ISU Entomology / Paul A. Dahm Memorial Seminar: Chemical Coding of Innate Behavioral Sequences in Insects

Paul A. Dahm Memorial Seminar: Chemical Coding of Innate Behavioral Sequences in Insects

Michael E. Adams, Department of Entomology, University of California, Riverside, CA
Abstract: Molting and ecdysis are among the most distinctive and characteristic features of arthropod physiology and are vital for growth and metamorphosis from juvenile to the winged, reproductive adult. The programming of these events is under the control of steroid and peptide hormones.

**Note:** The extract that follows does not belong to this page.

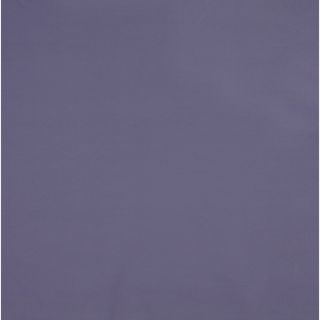 G303 Purple Residential Marine Commercial Healthcare Faux Leather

We are interested in how hormones initiate and schedule the ecdysis sequence, a series of innate behaviors that allows escape from the old cuticle to terminate the molt. These behaviors are initiated and scheduled by ecdysis triggering hormones (ETHs) that regulate neuropeptide signaling cascades in the central nervous system (CNS). Ecdysteroids signal onset of the molt and program expression of genes encoding ecdysis signaling molecules. In moths (Bombyx mori, Manduca sexta) and flies (Drosophila), we identified primary neuronal targets of ETH in the CNS by expression of ETH receptor (ETHR) transcripts and monitored activities of ETHR neurons by electrophysiology and calcium imaging. ETHRs are expressed predominantly in “peptidergic ensembles”, groups of central neurons that release FMRFamides, eclosion hormone, kinins, CCAP, MIPs, and bursicon into the CNS to schedule activation of central pattern generators that drive pre-ecdysis, ecdysis, and post-ecdysis. We are examining the roles played by these neurons in behavioral scheduling using genetics and physiological manipulations. Our findings offer insights into how neural substrates for behaviors are assembled and executed and provide new opportunities for insect control by targeting physiological processes unique to insects.